• _DOCUMENT TEXT_
******

In the most mundane terms - but this is perhaps more to restate what needs explaining than to explain it - the failure was a failure of curiosity. Here, for instance, was a strange thing, a marvel unto our eyes: a little box with glowing coils heating a room, drawing 1500 watts from the public utility - doing, therefore, in a sense made precise in Victorian mathematical physics, the work of two horses. Why was nobody curious about the mechanism behind this odd little domestic miracle, so aptly called in Britain the "electric fire"? Or why was nobody curious about that other miracle, the one allowing a tiny so-called "motor" (the Latin so apt, so scholastic) to turn tomatoes into juice, whining with the fury of a large, tormented beast - performing for fifteen passionate seconds the work, if not of two horses, then at any rate of a most industrious donkey?

******

(Image and question records)

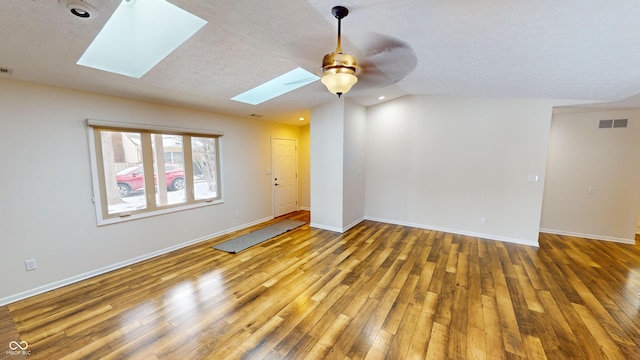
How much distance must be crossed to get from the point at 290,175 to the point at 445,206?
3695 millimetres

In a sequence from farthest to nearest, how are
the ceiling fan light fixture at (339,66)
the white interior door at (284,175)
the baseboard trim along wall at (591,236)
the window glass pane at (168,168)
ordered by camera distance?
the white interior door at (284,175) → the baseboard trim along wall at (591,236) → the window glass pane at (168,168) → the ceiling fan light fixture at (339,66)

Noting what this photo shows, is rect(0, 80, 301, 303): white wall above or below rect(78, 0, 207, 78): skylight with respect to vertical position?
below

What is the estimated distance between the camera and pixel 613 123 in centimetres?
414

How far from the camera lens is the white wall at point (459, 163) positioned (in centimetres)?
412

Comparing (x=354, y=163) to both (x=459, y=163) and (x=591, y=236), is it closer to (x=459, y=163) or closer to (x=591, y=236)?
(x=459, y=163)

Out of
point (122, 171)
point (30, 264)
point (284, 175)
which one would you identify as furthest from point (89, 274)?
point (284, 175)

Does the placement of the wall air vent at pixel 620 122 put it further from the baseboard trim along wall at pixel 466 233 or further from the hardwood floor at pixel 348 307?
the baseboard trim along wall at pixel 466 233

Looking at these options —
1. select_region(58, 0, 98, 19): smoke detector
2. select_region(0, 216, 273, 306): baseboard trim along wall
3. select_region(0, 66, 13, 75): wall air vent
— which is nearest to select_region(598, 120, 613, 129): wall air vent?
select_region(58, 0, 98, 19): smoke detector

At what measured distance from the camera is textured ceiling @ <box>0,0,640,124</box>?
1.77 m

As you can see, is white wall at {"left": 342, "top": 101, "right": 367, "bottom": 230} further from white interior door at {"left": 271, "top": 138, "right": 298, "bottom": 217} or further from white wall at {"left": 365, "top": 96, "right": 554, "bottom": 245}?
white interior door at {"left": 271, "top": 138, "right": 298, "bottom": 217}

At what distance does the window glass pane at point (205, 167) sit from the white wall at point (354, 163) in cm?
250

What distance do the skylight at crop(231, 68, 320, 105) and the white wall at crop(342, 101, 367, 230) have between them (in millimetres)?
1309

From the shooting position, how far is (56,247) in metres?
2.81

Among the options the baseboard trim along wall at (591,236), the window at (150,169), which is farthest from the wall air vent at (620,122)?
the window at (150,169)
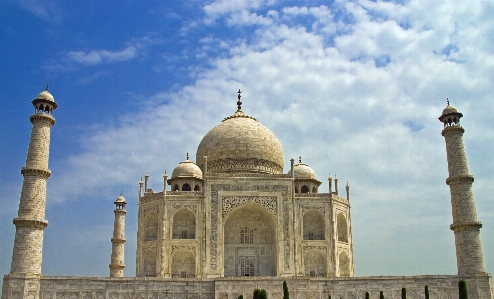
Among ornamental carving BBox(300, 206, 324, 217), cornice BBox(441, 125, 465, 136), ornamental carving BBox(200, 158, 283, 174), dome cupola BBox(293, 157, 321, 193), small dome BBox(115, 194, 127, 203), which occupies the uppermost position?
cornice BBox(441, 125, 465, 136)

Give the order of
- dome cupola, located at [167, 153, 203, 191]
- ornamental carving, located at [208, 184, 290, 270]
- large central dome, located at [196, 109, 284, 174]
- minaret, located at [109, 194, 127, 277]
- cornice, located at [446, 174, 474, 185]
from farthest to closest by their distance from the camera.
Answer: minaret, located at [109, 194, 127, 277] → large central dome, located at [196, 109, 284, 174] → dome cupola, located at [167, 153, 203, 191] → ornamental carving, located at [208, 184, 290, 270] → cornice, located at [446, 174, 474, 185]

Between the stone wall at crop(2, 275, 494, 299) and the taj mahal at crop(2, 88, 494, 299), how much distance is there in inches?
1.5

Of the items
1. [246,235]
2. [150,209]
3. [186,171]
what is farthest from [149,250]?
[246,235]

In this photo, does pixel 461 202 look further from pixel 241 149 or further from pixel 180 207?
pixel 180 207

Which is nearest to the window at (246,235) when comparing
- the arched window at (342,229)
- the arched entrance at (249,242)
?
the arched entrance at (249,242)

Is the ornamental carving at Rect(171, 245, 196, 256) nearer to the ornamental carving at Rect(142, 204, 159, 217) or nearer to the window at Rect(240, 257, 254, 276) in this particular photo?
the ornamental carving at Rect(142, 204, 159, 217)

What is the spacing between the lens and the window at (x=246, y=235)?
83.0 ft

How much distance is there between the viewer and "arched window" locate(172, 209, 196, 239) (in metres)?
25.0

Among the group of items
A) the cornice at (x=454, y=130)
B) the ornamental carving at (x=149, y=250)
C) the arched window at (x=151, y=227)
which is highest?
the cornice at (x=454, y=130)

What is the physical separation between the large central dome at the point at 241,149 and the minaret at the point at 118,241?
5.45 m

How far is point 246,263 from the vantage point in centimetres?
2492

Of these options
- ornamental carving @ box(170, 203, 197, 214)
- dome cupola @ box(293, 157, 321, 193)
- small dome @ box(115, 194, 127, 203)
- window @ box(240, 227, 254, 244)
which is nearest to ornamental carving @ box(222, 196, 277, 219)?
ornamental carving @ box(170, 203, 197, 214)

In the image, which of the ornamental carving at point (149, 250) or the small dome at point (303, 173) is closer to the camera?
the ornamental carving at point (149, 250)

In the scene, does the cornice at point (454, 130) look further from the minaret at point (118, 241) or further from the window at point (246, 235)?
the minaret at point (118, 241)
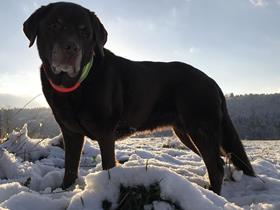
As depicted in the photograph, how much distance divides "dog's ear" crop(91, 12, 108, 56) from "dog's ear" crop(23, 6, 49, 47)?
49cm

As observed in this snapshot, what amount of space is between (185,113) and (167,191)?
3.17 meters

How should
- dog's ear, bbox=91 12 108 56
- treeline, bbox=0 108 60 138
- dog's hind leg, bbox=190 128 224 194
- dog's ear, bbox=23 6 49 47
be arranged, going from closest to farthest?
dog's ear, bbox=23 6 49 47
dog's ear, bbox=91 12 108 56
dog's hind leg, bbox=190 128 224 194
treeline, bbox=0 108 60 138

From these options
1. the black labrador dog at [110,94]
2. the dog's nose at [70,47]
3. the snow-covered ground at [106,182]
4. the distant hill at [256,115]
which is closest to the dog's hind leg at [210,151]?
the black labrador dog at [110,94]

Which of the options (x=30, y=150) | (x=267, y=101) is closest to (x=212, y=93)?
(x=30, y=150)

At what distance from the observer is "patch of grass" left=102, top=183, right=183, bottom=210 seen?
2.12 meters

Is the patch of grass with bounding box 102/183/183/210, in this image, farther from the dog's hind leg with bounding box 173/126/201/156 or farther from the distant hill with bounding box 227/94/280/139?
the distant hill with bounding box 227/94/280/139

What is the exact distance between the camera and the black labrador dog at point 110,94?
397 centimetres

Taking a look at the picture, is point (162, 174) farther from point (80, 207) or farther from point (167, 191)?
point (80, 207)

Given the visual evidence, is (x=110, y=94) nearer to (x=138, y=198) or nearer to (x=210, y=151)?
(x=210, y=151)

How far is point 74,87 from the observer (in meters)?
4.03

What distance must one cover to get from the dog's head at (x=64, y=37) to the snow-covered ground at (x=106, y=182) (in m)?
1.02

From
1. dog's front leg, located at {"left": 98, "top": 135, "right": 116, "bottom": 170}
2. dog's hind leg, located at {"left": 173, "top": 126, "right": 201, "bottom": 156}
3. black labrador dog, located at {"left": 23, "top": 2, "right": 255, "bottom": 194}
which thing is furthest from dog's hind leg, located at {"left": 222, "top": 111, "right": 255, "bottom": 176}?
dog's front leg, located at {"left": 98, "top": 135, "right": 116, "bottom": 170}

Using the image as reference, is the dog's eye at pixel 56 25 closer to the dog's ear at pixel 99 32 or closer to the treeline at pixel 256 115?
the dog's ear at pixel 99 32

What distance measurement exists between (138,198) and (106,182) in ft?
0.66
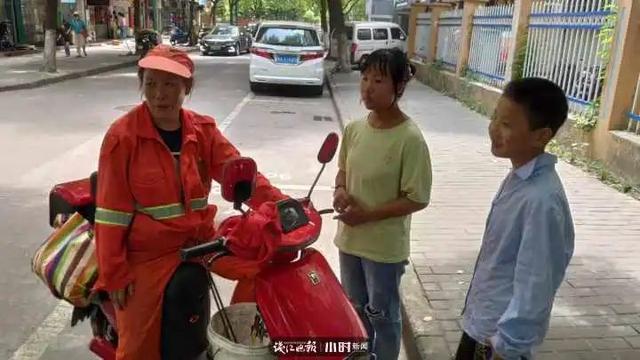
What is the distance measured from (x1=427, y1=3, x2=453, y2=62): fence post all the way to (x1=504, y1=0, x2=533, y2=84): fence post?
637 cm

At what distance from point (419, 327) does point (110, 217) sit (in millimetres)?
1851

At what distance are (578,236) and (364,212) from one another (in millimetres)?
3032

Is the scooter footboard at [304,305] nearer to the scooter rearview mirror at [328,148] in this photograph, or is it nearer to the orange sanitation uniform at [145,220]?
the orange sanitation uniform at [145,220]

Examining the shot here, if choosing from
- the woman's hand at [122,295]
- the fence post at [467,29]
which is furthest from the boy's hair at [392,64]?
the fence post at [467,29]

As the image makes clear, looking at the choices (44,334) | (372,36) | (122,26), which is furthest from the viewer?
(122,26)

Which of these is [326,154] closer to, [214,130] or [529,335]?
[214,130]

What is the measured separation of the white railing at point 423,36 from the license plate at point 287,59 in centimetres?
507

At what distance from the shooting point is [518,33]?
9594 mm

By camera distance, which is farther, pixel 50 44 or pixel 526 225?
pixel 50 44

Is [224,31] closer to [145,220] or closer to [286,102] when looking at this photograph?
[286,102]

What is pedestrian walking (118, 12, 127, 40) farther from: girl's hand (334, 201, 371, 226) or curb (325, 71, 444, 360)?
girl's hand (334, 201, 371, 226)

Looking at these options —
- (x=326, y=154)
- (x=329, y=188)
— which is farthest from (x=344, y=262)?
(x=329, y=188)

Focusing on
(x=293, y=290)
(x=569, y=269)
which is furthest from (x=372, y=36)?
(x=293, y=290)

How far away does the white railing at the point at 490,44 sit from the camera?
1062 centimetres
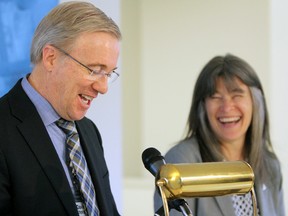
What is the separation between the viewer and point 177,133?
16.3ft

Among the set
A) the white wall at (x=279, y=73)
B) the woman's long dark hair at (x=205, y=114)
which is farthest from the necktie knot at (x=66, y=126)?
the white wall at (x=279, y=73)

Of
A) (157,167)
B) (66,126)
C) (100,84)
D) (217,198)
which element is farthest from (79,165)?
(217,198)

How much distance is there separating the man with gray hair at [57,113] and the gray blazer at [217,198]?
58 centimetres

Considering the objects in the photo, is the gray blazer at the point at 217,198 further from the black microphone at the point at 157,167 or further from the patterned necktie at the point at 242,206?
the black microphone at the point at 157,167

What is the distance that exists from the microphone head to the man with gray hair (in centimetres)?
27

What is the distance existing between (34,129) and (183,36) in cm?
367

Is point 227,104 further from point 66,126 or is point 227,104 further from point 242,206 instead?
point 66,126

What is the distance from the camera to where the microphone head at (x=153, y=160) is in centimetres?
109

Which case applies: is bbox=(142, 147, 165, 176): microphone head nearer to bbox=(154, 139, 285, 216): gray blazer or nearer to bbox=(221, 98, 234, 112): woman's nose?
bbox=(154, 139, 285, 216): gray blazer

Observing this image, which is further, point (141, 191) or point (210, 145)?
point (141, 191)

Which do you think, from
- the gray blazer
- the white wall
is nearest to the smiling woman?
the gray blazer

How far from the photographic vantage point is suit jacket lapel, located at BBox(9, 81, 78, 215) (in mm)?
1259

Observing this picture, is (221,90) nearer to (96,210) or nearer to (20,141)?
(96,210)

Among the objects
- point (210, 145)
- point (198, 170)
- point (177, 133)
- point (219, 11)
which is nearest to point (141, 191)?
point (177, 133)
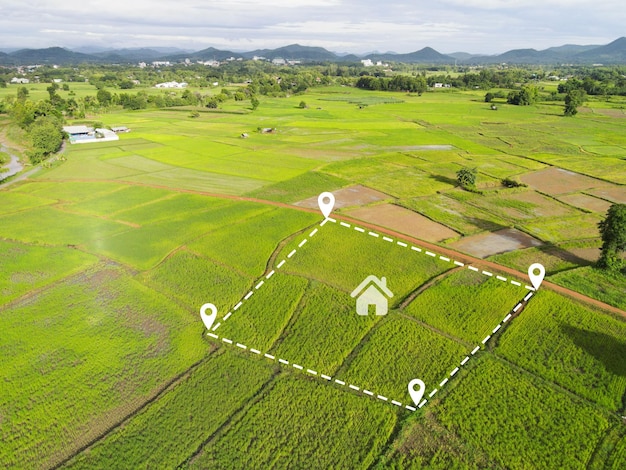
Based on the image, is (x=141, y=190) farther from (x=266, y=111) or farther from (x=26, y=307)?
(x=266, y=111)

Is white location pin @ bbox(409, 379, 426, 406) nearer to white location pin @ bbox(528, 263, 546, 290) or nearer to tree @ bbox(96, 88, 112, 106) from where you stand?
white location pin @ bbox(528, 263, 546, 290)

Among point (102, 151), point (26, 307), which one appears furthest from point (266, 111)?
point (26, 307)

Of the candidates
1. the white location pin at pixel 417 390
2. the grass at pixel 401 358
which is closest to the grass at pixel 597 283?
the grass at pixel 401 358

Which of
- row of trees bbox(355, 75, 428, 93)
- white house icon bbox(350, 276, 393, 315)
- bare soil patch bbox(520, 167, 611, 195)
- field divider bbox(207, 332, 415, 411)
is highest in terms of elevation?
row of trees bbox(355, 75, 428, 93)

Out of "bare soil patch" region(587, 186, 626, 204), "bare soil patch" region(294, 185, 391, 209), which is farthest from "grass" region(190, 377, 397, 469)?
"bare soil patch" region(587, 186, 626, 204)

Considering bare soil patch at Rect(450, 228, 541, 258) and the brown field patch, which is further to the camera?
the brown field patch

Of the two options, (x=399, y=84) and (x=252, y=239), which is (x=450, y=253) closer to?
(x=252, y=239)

******

• _PROBLEM A_
According to the passage on curiosity, what is the little heating box with glowing coils called in Britain?
• _PROBLEM B_
From the records, reproduce the lines between the one holding "From these options" and the one holding "2.12 meters", inclusive.
The text and the records have no connection to each other.

• _WORKED ANSWER A_
The "electric fire."

• _WORKED ANSWER B_
From these options
1. the black labrador dog at [110,94]
2. the dog's nose at [70,47]
3. the snow-covered ground at [106,182]
4. the distant hill at [256,115]
which is closest to the dog's hind leg at [210,151]?
the black labrador dog at [110,94]

Which of the options (x=30, y=150) | (x=267, y=101) is closest to (x=212, y=93)?
(x=30, y=150)

At what distance from the observer is "patch of grass" left=102, top=183, right=183, bottom=210 seen?
2.12 meters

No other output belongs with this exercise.